Projection of Dirichlet distribution

probabilityprobability distributions

Suppose we have a random vector $(X_1,\dots,X_n)\sim Dir(\alpha_1,\dots,\alpha_n)$.

What is the distribution of $(X_1,\dots,X_n\mid X_1=x)$?


Intuitively, I would think a set value of $X_1$ does not affect the proportion between other random variables in the vector, i.e., the remaining random variables are distributed according to a scaled down version of a Dirichlet distribution: $(X_2,\dots,X_n)\propto (1-x) Dir(\alpha_2,\dots,\alpha_n)$. However, I am not sure how to prove this rigoroulsy.

Under the assumption that the pdf $f'$ of the Dirichlet distributed with $X_1$ projected away obeys $f(x_2,\dots x_n;\alpha_2,\dots,\alpha_n)\sim \prod_{i=2}^n x_i^{\alpha_i-1}$ it is easy to show that the claim above holds, but I am again not sure how to argue that this assumption indeed holds.

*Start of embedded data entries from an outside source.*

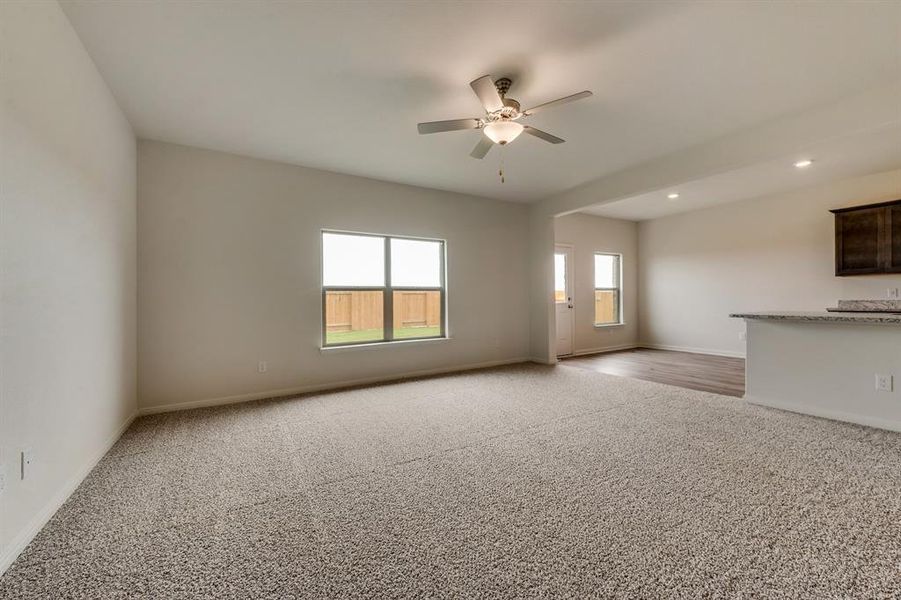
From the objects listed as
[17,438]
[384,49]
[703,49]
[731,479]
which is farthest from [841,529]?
[17,438]

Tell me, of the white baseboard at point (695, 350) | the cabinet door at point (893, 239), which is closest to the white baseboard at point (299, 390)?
the white baseboard at point (695, 350)

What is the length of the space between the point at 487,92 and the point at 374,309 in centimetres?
311

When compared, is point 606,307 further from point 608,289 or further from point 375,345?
point 375,345

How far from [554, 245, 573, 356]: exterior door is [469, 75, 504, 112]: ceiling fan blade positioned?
14.9ft

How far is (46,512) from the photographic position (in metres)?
1.81

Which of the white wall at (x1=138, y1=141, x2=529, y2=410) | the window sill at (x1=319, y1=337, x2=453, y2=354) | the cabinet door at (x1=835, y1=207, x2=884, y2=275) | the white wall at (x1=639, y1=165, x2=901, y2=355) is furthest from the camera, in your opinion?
the white wall at (x1=639, y1=165, x2=901, y2=355)

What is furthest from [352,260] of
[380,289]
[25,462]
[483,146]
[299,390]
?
[25,462]

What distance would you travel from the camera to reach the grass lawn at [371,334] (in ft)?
14.9

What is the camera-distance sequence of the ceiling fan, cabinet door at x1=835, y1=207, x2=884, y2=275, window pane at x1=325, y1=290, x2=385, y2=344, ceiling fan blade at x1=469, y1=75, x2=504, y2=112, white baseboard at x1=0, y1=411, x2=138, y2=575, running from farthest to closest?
cabinet door at x1=835, y1=207, x2=884, y2=275
window pane at x1=325, y1=290, x2=385, y2=344
the ceiling fan
ceiling fan blade at x1=469, y1=75, x2=504, y2=112
white baseboard at x1=0, y1=411, x2=138, y2=575

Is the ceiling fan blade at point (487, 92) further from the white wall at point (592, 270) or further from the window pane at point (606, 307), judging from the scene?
the window pane at point (606, 307)

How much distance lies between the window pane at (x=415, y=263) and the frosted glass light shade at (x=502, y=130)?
255 cm

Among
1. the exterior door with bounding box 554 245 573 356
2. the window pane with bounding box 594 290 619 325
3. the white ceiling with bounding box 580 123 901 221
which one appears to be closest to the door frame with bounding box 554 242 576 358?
the exterior door with bounding box 554 245 573 356

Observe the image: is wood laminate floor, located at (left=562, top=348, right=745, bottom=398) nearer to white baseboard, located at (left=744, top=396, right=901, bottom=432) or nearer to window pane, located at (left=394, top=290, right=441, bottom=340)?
white baseboard, located at (left=744, top=396, right=901, bottom=432)

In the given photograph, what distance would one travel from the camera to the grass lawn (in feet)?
14.9
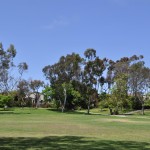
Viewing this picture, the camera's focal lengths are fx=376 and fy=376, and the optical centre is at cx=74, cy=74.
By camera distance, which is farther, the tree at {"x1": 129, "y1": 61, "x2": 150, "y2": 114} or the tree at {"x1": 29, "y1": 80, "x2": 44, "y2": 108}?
the tree at {"x1": 29, "y1": 80, "x2": 44, "y2": 108}

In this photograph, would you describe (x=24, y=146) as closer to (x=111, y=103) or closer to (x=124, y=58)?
(x=111, y=103)

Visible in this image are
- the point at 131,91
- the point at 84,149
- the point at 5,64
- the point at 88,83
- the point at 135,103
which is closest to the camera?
the point at 84,149

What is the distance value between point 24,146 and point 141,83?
7588 cm

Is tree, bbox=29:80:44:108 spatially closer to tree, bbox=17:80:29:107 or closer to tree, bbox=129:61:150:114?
tree, bbox=17:80:29:107

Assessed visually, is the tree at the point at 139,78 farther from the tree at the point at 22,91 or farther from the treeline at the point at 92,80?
the tree at the point at 22,91

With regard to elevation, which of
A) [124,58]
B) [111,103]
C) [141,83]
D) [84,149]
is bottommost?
[84,149]

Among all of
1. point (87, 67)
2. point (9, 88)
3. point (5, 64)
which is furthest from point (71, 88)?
point (5, 64)

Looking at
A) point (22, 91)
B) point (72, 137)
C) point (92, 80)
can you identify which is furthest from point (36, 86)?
point (72, 137)

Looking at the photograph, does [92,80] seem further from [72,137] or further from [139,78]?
[72,137]

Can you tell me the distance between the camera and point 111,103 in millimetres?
77125

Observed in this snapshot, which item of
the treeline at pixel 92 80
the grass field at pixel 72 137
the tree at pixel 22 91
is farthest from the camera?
the tree at pixel 22 91

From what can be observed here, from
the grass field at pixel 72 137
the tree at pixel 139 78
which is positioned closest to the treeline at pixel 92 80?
the tree at pixel 139 78

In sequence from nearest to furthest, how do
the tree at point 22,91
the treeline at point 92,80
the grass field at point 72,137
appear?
1. the grass field at point 72,137
2. the treeline at point 92,80
3. the tree at point 22,91

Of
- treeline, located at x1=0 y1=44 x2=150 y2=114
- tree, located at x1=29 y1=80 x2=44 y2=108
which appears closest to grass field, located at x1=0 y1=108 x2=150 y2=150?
treeline, located at x1=0 y1=44 x2=150 y2=114
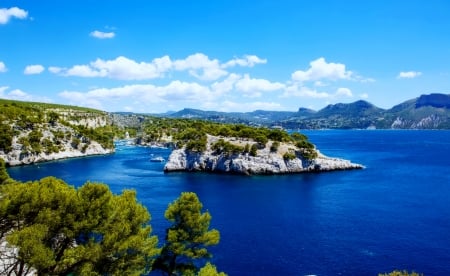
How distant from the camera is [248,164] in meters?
131

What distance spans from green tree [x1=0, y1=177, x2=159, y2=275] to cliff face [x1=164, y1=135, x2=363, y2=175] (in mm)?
99991

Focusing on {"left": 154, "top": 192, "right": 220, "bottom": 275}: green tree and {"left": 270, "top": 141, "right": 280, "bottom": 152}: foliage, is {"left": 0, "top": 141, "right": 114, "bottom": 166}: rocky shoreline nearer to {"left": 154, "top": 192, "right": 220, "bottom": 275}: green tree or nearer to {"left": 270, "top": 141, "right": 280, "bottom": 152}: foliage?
{"left": 270, "top": 141, "right": 280, "bottom": 152}: foliage

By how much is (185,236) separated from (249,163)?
9299 cm

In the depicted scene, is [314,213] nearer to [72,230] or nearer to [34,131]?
[72,230]

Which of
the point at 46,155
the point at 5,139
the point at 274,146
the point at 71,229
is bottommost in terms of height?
the point at 46,155

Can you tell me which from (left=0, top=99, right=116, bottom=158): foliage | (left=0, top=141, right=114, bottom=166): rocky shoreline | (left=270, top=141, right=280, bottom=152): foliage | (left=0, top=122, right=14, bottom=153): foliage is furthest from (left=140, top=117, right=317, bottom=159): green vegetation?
(left=0, top=122, right=14, bottom=153): foliage

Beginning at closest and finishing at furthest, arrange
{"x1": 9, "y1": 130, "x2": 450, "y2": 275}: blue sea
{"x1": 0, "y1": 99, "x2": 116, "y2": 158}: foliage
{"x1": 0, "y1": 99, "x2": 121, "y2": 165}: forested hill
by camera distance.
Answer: {"x1": 9, "y1": 130, "x2": 450, "y2": 275}: blue sea
{"x1": 0, "y1": 99, "x2": 121, "y2": 165}: forested hill
{"x1": 0, "y1": 99, "x2": 116, "y2": 158}: foliage

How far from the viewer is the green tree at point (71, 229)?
24.1 meters

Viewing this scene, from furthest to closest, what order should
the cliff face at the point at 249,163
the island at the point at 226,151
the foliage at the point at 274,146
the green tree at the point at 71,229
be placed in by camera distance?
the foliage at the point at 274,146, the island at the point at 226,151, the cliff face at the point at 249,163, the green tree at the point at 71,229

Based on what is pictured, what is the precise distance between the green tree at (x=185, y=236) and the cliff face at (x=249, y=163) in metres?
91.2

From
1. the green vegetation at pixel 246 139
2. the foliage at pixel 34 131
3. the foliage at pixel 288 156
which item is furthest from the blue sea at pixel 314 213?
the foliage at pixel 34 131

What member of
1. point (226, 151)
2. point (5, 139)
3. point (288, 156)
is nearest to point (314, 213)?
point (288, 156)

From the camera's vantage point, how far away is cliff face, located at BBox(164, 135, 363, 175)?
131 m

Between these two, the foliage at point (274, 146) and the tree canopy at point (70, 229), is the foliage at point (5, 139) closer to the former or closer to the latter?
the foliage at point (274, 146)
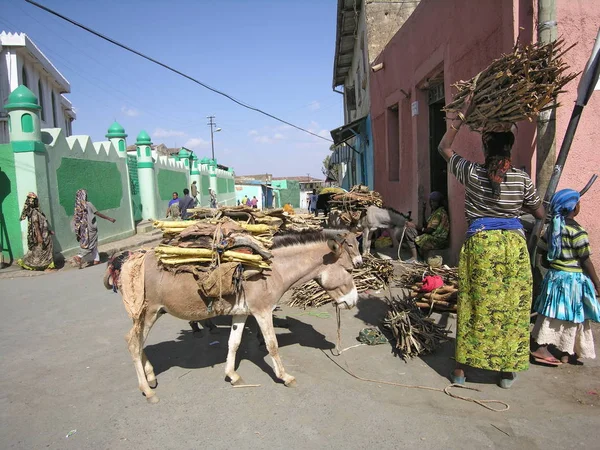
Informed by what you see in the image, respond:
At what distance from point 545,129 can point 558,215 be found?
1.16 m

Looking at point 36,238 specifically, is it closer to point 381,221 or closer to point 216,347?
point 216,347

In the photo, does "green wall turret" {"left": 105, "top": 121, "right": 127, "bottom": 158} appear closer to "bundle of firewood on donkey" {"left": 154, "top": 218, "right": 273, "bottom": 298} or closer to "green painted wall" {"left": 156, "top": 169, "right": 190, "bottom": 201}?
"green painted wall" {"left": 156, "top": 169, "right": 190, "bottom": 201}

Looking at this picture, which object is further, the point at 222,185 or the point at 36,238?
the point at 222,185

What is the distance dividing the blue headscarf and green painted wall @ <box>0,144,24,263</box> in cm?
1077

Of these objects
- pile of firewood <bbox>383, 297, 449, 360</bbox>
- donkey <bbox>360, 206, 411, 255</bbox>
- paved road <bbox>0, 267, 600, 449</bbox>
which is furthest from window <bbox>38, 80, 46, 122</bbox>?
pile of firewood <bbox>383, 297, 449, 360</bbox>

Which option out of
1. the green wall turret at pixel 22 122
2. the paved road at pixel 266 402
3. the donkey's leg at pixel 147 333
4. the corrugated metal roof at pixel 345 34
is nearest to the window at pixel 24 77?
the green wall turret at pixel 22 122

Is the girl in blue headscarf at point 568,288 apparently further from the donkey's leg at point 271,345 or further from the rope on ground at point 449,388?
the donkey's leg at point 271,345

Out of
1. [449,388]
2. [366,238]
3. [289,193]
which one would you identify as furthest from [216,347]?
[289,193]

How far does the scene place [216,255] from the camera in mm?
3348

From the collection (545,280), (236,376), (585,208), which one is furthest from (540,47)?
(236,376)

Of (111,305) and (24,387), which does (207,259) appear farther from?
(111,305)

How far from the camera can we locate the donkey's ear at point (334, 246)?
3.69 meters

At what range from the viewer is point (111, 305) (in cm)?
653

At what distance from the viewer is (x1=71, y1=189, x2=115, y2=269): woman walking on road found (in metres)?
9.79
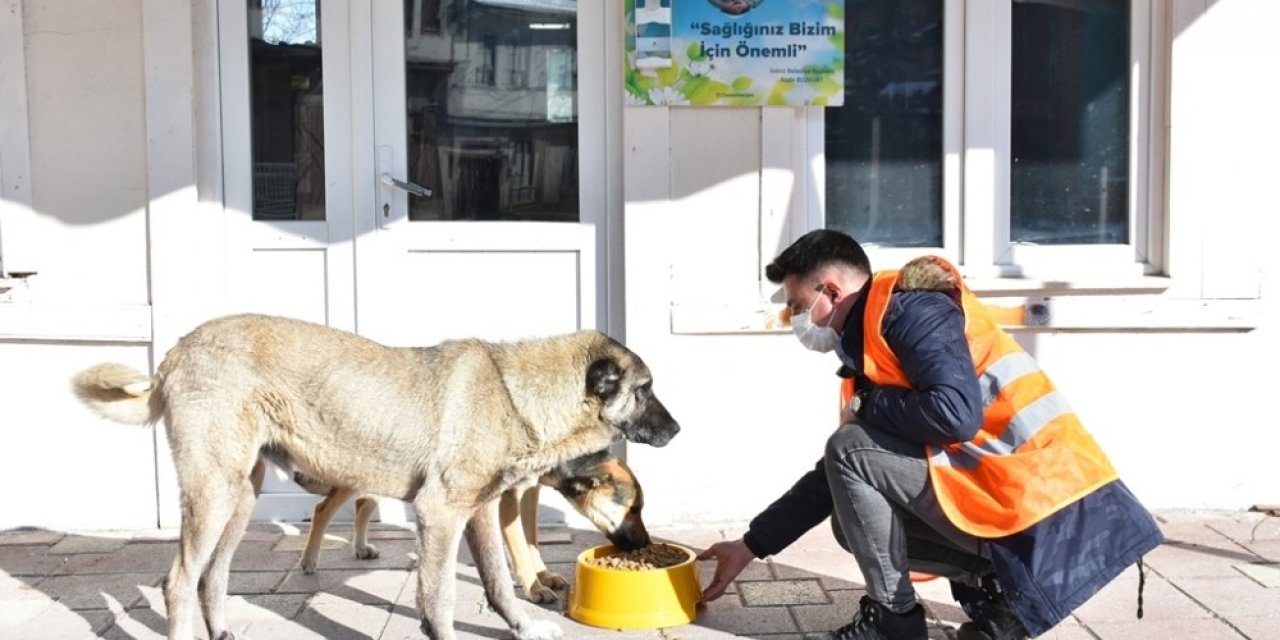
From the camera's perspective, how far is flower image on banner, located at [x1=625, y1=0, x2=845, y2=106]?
19.7 ft

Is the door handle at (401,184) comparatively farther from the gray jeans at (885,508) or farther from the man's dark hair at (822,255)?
the gray jeans at (885,508)

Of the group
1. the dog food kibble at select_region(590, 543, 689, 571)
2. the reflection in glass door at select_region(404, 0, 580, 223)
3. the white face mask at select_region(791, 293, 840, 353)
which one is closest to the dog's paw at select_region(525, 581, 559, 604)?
the dog food kibble at select_region(590, 543, 689, 571)

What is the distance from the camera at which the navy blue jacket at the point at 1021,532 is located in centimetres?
391

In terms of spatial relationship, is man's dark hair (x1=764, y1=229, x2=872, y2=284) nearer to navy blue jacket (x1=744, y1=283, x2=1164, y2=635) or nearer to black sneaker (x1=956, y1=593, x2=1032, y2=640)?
navy blue jacket (x1=744, y1=283, x2=1164, y2=635)

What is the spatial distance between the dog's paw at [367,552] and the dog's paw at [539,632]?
1.33 m

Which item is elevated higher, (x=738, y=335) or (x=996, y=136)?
(x=996, y=136)

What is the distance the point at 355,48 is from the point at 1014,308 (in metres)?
3.45

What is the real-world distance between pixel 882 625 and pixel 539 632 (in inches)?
47.9

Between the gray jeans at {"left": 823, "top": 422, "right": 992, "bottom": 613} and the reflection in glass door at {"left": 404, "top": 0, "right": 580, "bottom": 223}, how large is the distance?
254 centimetres

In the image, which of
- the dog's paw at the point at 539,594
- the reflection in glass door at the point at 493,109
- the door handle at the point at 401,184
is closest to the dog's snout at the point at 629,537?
the dog's paw at the point at 539,594

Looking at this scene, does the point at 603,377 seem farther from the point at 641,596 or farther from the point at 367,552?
the point at 367,552

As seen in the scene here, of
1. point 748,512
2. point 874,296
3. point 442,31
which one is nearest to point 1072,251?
point 748,512

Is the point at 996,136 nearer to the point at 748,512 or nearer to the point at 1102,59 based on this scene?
the point at 1102,59

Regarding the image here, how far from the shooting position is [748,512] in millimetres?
6223
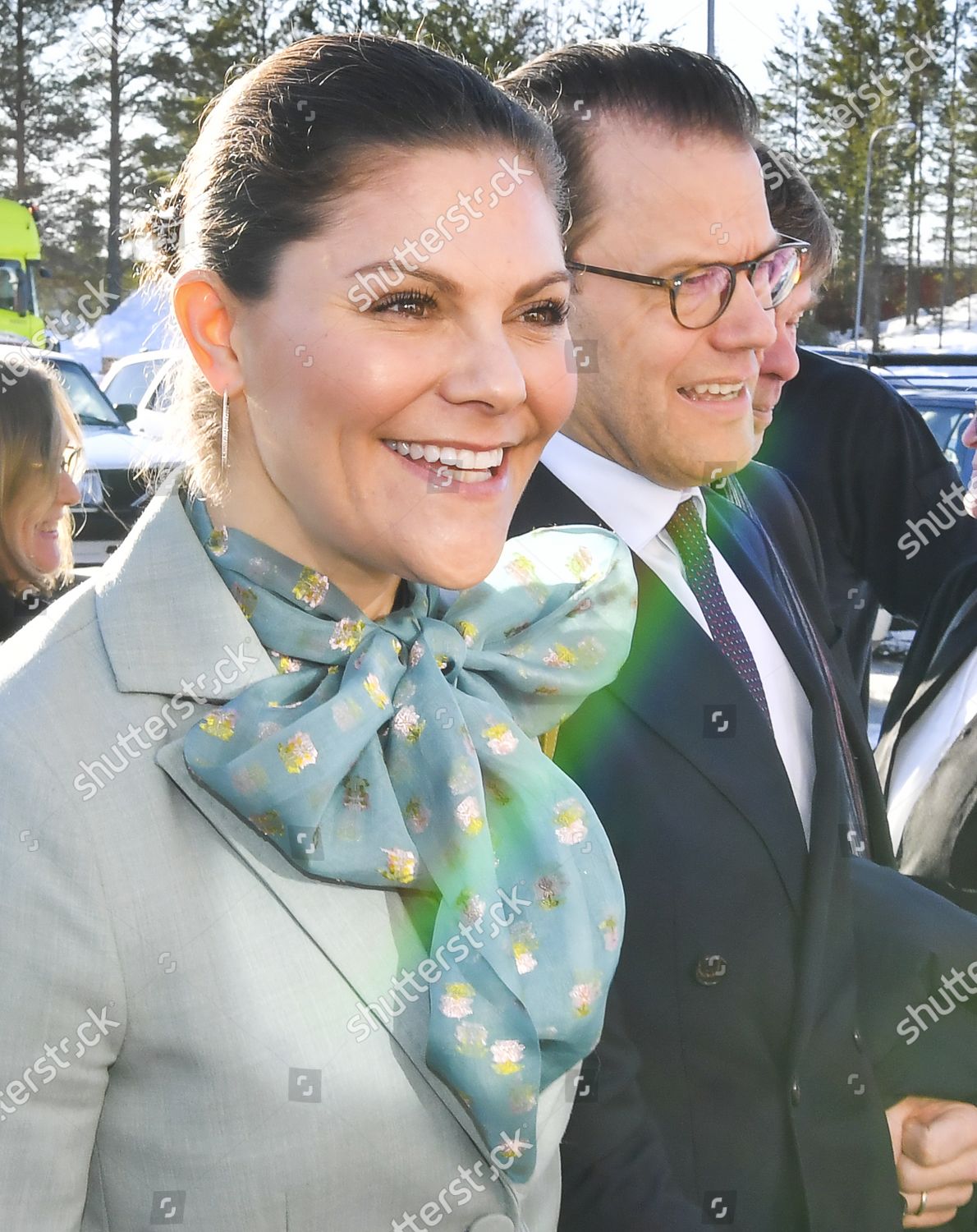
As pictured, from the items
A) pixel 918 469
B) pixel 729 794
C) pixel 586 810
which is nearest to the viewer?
pixel 586 810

Bulding on @Renato Fernandes comment:

By conditional probability we have

$f_{X_2,\dots,X_n\mid X_1}(x_2,\dots,x_n\mid x)=\frac{f_{X_1,\dots,X_n}(x,x_2,\dots,x_n)}{f_{X_1}(x)}$

where the pdf in the numerator is the standard Dirichlet pdf and in the denonimator we have a Beta distribution pdf as $X_1\sim B(\alpha_1,\sum_{i=2}^n \alpha_i)$. Plugging this in:

$
\begin{align}f_{X_2,\dots,X_n\mid X_1}(x_2,\dots,x_n\mid x)
=&\frac{f_{X_1,\dots,X_n}(x,x_2,\dots,x_n)}{f_{X_1}(x)} \\
=&\frac{\frac{1}{B(\alpha_1,\dots,\alpha_n)}\prod_{i=1}^n x_i^{a_i-1}}{\frac{1}{B(\alpha_1,\sum_{i=2}^n \alpha_i)}x^{\alpha_1-1}(1-x)^{\sum_{i=2}^n \alpha_i}} \\
=&\left(\frac{1}{B(\alpha_2,\dots,\alpha_n)} \prod_{i=2}^n x_i^{\alpha_i-1}\right) \frac{1}{(1-x)^{\sum_{i=2}^n \alpha_i}}
\end{align}
$

Now the first part is almost the pdf of a Dirichlet again. The subtle difference is that the support of this pdf is defined by $\sum_{i=2}^n x_i = 1-x$ instead of the sum being $1$ as for a standard Dirichlet distribution. We can fix this by scaling each variable and define $x'_i=x_i/(1-x)$. We then have

$f_{X_2,\dots,X_n\mid X_1}(x_2,\dots,x_n\mid x)=\left(\frac{1}{B(\alpha_2,\dots,\alpha_n)} \prod_{i=2}^n x_i'^{\alpha_i-1}\right)\frac{1}{(1-x)^{n-2}}$

Now here's where I'm confused: As this is still a pdf, this should integrate to $1$. The first (bracketed) part is a standard Dirichlet distribution as we made sure the support is exactly all vectors $(x_2,\dots,x_n)$ summing to $1$. So this should also integrate to $1$. However, the second term is constant for a given $x$, so the integral would be $\frac{1}{(1-x)^{n-2}}$ which cannot be. So where is my mistake in the derivation?

The mismatch seems to stem from the fact that the exponents in the pdf are reduced by $1$, but when determining the parameters of the marginal distribution of $X_1$, we just sum all parameters $\alpha$.

Best Answer

You have some small mistakes:

  • First the beta distribution density is: $$f_{X_1}\left(x\right) = \frac1{B\left(\alpha_1, \sum_{i=2}^n \alpha_{i}\right)} x^{\alpha_1 - 1} (1-x)^{\sum_{i=2}^n \alpha_i - 1}$$

  • Second when you do a subtitution you need to multiply by the Jacobian of the transformation. Let $U_j = \displaystyle\frac{X_j}{1-x}$, $$f_{U_2,\ldots,U_n}\left(u_2,\ldots,u_n\right) = f_{X_2,\ldots,X_n | X_1}\left(x_2,\ldots,x_n|x\right) \times \left|\frac{\partial U}{\partial X}\right|^{-1} = \cdots$$

Can you continue from here?